December 10, 2019 - Posted by | Transport/Travel | , , , , ,


  1. I think a totally fuel-free aircraft operating at the higher altitudes necessary for range, smooth flight, and safety may not be feasible. While we can eliminate fuel from propulsion, the interior of the aircraft (and some of the flying surfaces) need to be heated to safe and comfortable temperatures–it’s very cold at altitude.

    Today, this heating is largely done as a byproduct of fuel based engines (radiators, turbine bleed air); this heating would be a large continuous draw on the batteries, so may need to still carry and burn a small amount of fuel just for heating.

    This is a problem at ground level also, with current generation of battery buses usind diesel for winter heating to save battery for operating range (in London at least–the battery BYD/Dennis Enviro200EV single deck buses now rolled out to route 46 have diesel based heating for winter). In hot countries there would need to be some sort of cooling, maybe forced air with water evaporation instead of closed circuit compressors with gas refrigerant (cooling is a power a power draw, water is a weight).
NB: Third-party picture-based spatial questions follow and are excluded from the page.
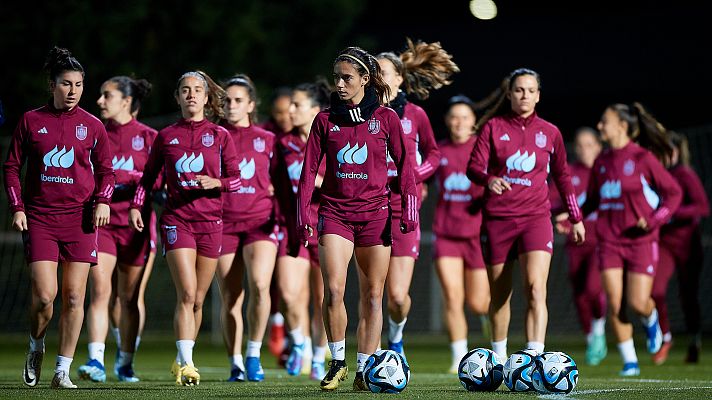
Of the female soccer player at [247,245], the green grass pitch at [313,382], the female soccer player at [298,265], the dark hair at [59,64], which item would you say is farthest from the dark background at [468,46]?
the dark hair at [59,64]

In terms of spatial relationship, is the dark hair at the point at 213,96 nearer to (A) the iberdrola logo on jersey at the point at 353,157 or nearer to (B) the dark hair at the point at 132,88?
(B) the dark hair at the point at 132,88

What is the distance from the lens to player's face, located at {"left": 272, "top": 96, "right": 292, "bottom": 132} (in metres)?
10.3

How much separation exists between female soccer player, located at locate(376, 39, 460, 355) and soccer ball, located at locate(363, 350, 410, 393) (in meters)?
1.36

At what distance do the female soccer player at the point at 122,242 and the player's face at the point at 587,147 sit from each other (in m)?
5.79

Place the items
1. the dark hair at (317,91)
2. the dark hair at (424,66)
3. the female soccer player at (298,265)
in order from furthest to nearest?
1. the dark hair at (317,91)
2. the female soccer player at (298,265)
3. the dark hair at (424,66)

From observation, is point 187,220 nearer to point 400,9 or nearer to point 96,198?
point 96,198

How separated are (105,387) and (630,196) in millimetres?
4946

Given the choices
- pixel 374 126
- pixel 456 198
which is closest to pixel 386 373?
pixel 374 126

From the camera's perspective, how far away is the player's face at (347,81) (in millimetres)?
7543

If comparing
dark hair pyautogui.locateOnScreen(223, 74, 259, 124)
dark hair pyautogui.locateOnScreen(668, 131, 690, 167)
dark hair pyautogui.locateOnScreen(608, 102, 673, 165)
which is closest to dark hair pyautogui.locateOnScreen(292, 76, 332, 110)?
dark hair pyautogui.locateOnScreen(223, 74, 259, 124)

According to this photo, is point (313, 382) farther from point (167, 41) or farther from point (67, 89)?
point (167, 41)

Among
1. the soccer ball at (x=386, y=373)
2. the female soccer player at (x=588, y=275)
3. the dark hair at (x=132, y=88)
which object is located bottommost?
the soccer ball at (x=386, y=373)

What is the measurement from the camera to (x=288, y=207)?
9.15 m

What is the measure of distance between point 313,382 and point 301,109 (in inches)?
91.2
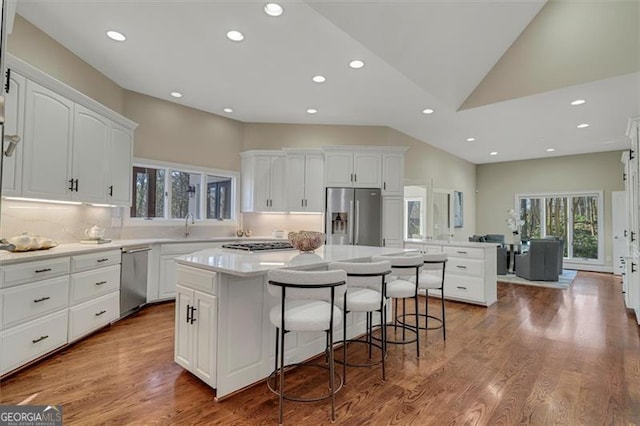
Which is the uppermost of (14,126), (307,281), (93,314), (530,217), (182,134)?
(182,134)

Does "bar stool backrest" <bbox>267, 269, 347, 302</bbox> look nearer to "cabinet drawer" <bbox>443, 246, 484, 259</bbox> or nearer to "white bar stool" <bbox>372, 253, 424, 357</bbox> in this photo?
"white bar stool" <bbox>372, 253, 424, 357</bbox>

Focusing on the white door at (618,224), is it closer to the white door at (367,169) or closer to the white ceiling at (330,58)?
the white ceiling at (330,58)

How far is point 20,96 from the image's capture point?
2.72 m

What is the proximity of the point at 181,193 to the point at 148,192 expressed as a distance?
51 cm

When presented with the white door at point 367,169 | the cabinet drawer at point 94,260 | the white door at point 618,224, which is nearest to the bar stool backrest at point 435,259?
the white door at point 367,169

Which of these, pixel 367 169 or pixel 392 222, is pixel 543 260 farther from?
pixel 367 169

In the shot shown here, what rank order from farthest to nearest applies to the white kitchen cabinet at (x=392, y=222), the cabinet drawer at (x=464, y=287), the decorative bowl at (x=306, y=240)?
the white kitchen cabinet at (x=392, y=222) < the cabinet drawer at (x=464, y=287) < the decorative bowl at (x=306, y=240)

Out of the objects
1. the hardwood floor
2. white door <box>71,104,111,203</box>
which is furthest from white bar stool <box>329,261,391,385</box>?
white door <box>71,104,111,203</box>

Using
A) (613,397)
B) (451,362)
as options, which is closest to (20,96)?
(451,362)

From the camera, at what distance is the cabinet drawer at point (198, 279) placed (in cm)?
216

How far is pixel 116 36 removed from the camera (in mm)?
3299

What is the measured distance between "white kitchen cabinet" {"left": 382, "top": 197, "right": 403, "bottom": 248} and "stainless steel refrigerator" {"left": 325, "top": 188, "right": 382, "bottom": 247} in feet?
0.36

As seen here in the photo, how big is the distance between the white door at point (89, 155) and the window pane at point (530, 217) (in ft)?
32.3

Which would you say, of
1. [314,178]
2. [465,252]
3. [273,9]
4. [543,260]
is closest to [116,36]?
[273,9]
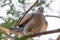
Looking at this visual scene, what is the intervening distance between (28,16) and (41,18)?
0.07 metres

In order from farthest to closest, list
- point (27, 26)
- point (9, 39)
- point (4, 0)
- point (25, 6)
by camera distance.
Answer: point (25, 6) → point (4, 0) → point (27, 26) → point (9, 39)

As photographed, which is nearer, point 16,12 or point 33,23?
point 33,23

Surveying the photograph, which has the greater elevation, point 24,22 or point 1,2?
point 1,2

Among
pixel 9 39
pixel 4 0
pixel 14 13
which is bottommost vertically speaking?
pixel 9 39

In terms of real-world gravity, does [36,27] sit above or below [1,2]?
below

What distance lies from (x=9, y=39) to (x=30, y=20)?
7.8 inches

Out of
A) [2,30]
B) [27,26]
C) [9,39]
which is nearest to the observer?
[2,30]

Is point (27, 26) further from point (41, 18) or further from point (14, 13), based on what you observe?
point (14, 13)

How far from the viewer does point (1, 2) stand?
141 cm

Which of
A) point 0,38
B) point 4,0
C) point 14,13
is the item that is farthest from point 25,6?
point 0,38

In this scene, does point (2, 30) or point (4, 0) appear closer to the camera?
point (2, 30)

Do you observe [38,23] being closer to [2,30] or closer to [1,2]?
[2,30]

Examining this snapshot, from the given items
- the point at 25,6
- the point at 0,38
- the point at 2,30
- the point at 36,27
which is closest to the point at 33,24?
the point at 36,27

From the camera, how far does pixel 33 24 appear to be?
3.05 feet
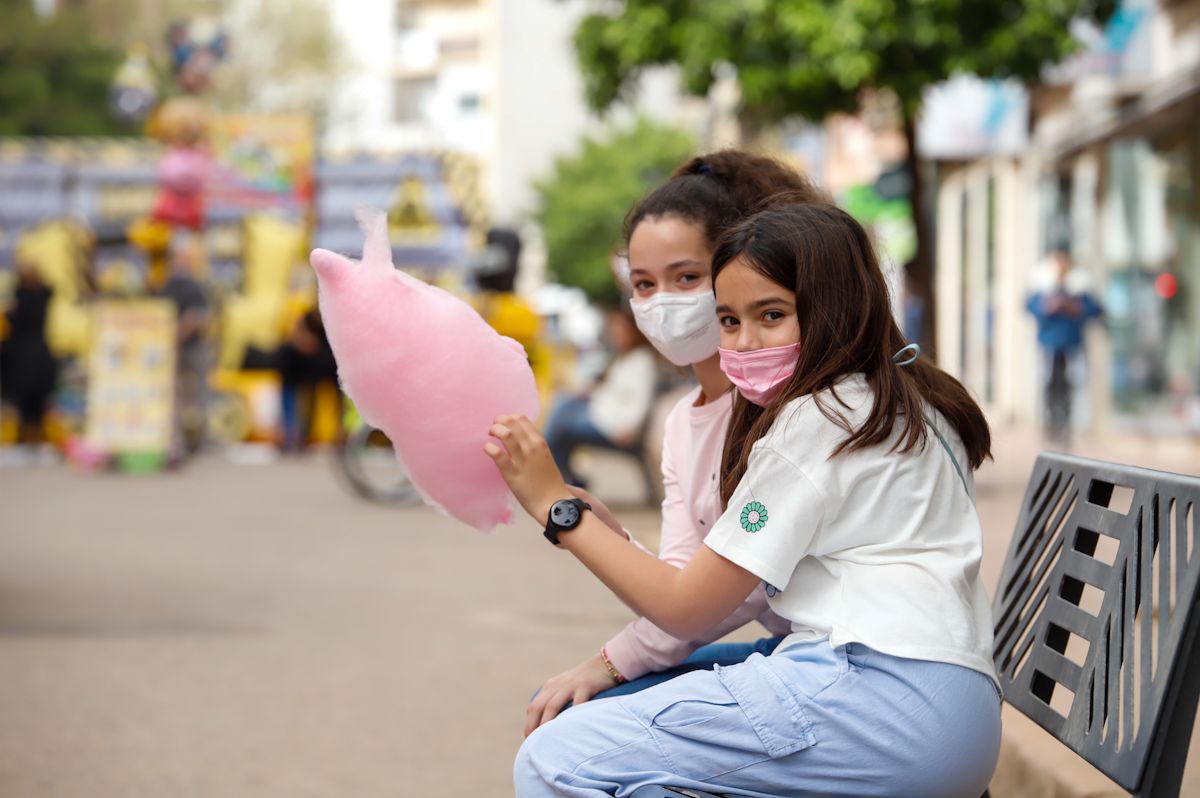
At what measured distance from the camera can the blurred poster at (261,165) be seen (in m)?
26.8

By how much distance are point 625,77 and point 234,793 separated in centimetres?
871

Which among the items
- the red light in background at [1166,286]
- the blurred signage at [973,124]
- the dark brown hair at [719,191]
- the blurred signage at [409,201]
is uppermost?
the blurred signage at [973,124]

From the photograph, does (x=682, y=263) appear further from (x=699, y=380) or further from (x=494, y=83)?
(x=494, y=83)

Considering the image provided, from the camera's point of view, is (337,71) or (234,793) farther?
(337,71)

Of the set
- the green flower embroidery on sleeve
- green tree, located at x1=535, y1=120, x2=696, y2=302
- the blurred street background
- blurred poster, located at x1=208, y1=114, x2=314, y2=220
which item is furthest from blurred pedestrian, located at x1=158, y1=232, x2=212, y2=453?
green tree, located at x1=535, y1=120, x2=696, y2=302

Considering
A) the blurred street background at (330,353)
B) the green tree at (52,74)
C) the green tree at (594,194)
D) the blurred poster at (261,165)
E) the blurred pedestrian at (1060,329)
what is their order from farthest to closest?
the green tree at (594,194), the green tree at (52,74), the blurred poster at (261,165), the blurred pedestrian at (1060,329), the blurred street background at (330,353)

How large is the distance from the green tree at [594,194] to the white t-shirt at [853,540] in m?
61.4

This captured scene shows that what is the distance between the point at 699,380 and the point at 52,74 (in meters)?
37.9

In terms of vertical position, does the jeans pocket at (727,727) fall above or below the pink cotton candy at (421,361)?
below

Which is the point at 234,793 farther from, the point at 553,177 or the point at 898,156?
the point at 553,177

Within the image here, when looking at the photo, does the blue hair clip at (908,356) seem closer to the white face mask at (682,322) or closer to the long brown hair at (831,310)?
the long brown hair at (831,310)

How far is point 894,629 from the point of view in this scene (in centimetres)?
230

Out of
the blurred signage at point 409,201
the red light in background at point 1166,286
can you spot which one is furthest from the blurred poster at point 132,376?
the red light in background at point 1166,286

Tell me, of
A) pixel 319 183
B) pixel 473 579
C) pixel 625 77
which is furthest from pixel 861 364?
pixel 319 183
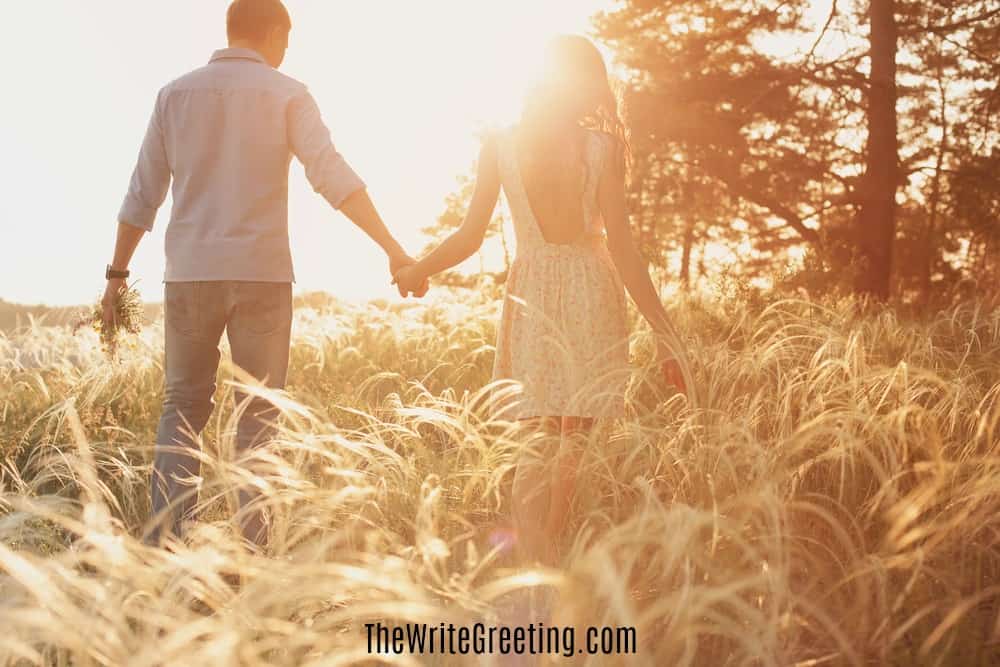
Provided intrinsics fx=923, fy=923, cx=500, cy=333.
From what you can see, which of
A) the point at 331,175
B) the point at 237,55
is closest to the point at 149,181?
the point at 237,55

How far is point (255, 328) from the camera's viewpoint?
12.1 feet

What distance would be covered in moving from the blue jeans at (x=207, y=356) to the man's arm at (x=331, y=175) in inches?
16.5

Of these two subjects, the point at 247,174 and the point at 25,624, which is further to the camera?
the point at 247,174

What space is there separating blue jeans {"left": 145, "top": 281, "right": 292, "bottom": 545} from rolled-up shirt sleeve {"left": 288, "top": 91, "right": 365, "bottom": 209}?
0.45 meters

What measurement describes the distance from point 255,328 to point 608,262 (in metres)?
1.44

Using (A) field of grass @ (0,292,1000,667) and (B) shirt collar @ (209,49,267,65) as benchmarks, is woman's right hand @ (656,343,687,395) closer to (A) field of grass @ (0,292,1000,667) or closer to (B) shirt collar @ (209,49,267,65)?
(A) field of grass @ (0,292,1000,667)

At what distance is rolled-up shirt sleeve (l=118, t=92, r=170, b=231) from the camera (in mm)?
3838

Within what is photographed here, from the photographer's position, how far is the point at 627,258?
10.4 feet

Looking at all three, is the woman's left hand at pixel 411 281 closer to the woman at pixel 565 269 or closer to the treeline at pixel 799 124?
the woman at pixel 565 269

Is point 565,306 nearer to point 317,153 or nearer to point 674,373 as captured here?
point 674,373

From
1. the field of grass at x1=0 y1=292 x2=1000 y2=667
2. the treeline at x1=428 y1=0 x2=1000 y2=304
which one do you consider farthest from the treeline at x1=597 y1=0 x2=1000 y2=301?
the field of grass at x1=0 y1=292 x2=1000 y2=667

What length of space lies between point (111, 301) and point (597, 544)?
9.09 feet

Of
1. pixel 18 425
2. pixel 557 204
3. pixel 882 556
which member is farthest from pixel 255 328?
pixel 18 425

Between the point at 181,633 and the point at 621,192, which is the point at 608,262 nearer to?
the point at 621,192
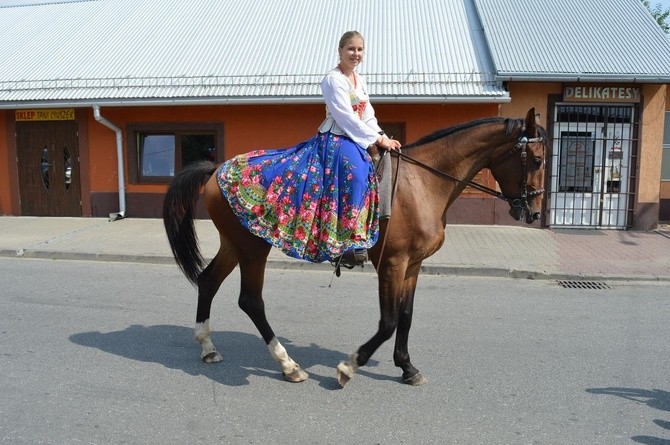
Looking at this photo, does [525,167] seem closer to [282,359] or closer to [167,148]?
[282,359]

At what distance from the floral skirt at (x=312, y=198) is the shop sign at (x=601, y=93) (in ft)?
28.3

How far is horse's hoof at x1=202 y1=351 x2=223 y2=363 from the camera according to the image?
4562 millimetres

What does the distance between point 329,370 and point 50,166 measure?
36.0 ft

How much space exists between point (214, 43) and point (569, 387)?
12044 mm

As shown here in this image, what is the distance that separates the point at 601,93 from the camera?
11133 mm

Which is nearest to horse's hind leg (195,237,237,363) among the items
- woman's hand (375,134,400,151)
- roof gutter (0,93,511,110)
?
woman's hand (375,134,400,151)

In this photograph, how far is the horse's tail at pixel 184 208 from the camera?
15.1ft

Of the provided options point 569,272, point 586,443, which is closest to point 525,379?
point 586,443

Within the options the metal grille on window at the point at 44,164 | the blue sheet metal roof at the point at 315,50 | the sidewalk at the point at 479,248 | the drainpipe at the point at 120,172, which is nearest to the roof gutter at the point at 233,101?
the blue sheet metal roof at the point at 315,50

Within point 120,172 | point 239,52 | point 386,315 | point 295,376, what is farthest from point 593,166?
point 120,172

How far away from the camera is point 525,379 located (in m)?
4.24

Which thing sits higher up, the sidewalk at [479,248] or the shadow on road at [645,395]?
the sidewalk at [479,248]

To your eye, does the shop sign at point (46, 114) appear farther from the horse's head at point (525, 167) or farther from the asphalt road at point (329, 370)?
the horse's head at point (525, 167)

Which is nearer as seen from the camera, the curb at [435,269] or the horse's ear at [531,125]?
the horse's ear at [531,125]
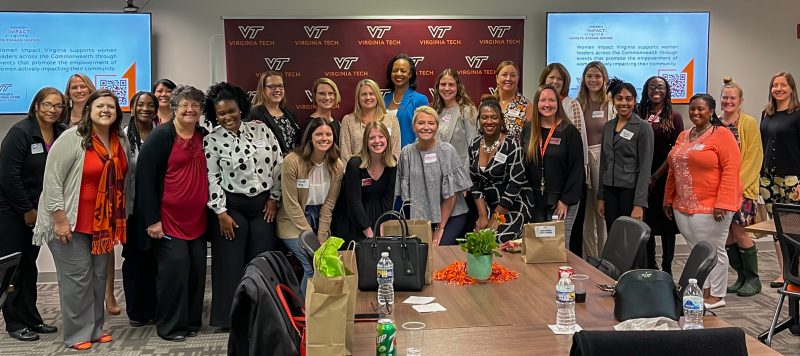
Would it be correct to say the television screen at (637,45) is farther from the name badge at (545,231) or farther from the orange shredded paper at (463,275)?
the orange shredded paper at (463,275)

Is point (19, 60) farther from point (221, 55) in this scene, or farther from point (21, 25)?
point (221, 55)

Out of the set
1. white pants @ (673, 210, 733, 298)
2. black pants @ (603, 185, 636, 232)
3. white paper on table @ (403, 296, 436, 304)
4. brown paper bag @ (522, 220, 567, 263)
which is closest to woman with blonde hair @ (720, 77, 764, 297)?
white pants @ (673, 210, 733, 298)

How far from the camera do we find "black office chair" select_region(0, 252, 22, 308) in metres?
2.95

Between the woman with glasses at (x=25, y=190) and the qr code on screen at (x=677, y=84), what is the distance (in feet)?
17.1

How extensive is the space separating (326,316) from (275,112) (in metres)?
3.69

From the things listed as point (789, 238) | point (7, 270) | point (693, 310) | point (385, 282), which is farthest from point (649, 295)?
point (7, 270)

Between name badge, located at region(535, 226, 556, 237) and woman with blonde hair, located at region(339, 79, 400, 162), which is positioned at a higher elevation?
woman with blonde hair, located at region(339, 79, 400, 162)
    There is also an additional weight saving in an all electric plan–can also eliminate the fuel powered auxiliary power unit that is in the tail of most large commercial airplanes; replace with a electric hookup for ground use.

    Comment by MilesT | December 11, 2019 | Reply

    • I understand the points you are making, as I”ve flown a Cessna 340 at over 24,000 feet. I also have logged around a thousand hours on the type.

      I suspect that designing the aircraft as a whole with good insulation and efficient air con will solve the cabin problems. Winding-up may be more tricky and it could be innovative.

      Comment by AnonW | December 11, 2019 | Reply

  2. I’ve not heard much about Wright/easyJet recently, but Wright have just released a white paper discussing options for energy storage. shows their current plan is to adapt BAe 146s (remember them?) for 1-hr electric flights, converting engines one at a time 2023-6. Their map shows some of the flights this could handle, which should fit in with easyJet’s shorter schedules quite well. More on Wright’s progress on easyJet’s site

    Meanwhile, easyJet reports that they’ve been trialling electric ground equipment at Bristol airport. The sooner this or something like it can be rolled out at all airports, the better.